L’urgence aujourd’hui est de sortir des modèles d’architectes pour passer à un urbanisme qui réinvente la ville ; le rôle des urbanistes, citoyens et planificateurs est ici fondamental. Le défi des gouvernements locaux est alors de favoriser les recherches dans ce domaine, la compréhension des modes d’usage des citadins, et la réflexion interinstitutionnelle sur la rénovation urbaine. Ce défi est important car la ville de demain se construit aujourd’hui et face à l’intensification du changement climatique, nous n’avons pas droit à l’erreur.

Du local vers le global pour assurer les transitions urbaine et écologique :

Construire des villes intelligentes et des territoires compétitifs est une bonne idée, mais encore faut-il savoir avec quelle finalité ; les changements globaux et environnementaux nous imposent cette finalité. L’urgence environnementale doit dépasser la gestion sectorielle et permettre de prendre en compte trois demandes émergentes de la société civile : l’amélioration des conditions de vie, un cadre de vie plus sain, et une participation effective aux décisions qui concernent ce cadre de vie. Ces demandes sont universelles, dans les pays du Sud comme du Nord. Le rôle des institutions publiques est dans ce cadre de développer les contextes nécessaires pour faciliter la création de liens locaux, nationaux et internationaux sur un principe de création de territorialité (identité) et de recherches de solutions locales (valorisation du territoire). L’utilisation des technologies de l’information, en particulier les applications sur smartphone, permet d’améliorer la participation dans le sens actif du terme. Le contact est alors direct entre les demandes des citadins, les solutions possibles, et le contrôle de la gestion des actions entreprises.

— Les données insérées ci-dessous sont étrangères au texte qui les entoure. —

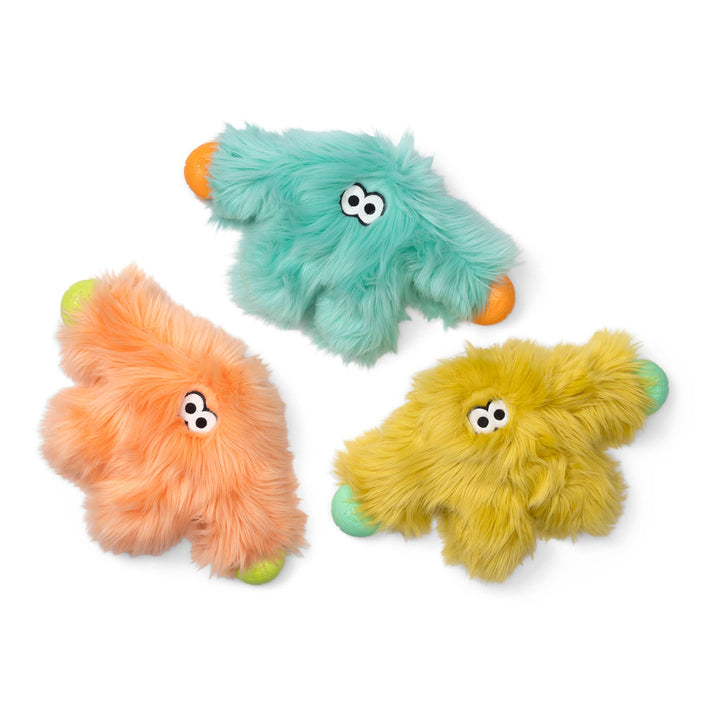 Dog Toy Rowdies Plush Dog Toy®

Les trois défis cités – une planification intégrée et prospective, la construction de politiques urbaines contextualisées, la transition écologique – supposent un changement de paradigme de la conception de la ville et de sa gestion. Il est nécessaire d’appuyer cette démarche par de la formation des élus et des cadres de ces collectivités.

En Amérique latine a lieu tous les ans un sommet des gouvernements locaux, appelé Mercociudades. Il réunit un réseau de 341 gouvernements locaux de 10 pays d’Amérique latine, avec un objectif d’échange d’expériences sur la gestion, les nouveaux outils et les grands défis politiques, sociaux, économiques et environnementaux. L’édition 2017, à Córdoba (Argentine) a permis à ces gouvernements de se positionner sur les grands thèmes mondiaux (environnement, migrations, droits de l’homme, etc.) et de proposer une intégration continentale par le bas. La XXIIIème édition, dans la ville de La Paz (Bolivie, du 5 au 7 décembre 2018), a permis d’échanger sur la notion de culture, de résilience, de quartier communautaire, et de participation, comme piliers du développement durable. On le voit, ces initiatives vont vers le renforcement de la prise de conscience des autorités locales envers ces nouveaux défis, ce qui laisse présager une réponse adaptée au niveau local, dont devront tenir compte les politiques nationales et internationales. Travailler sur cette inversion du sens des politiques, depuis le local jusqu’au global, est l’urgence de notre siècle.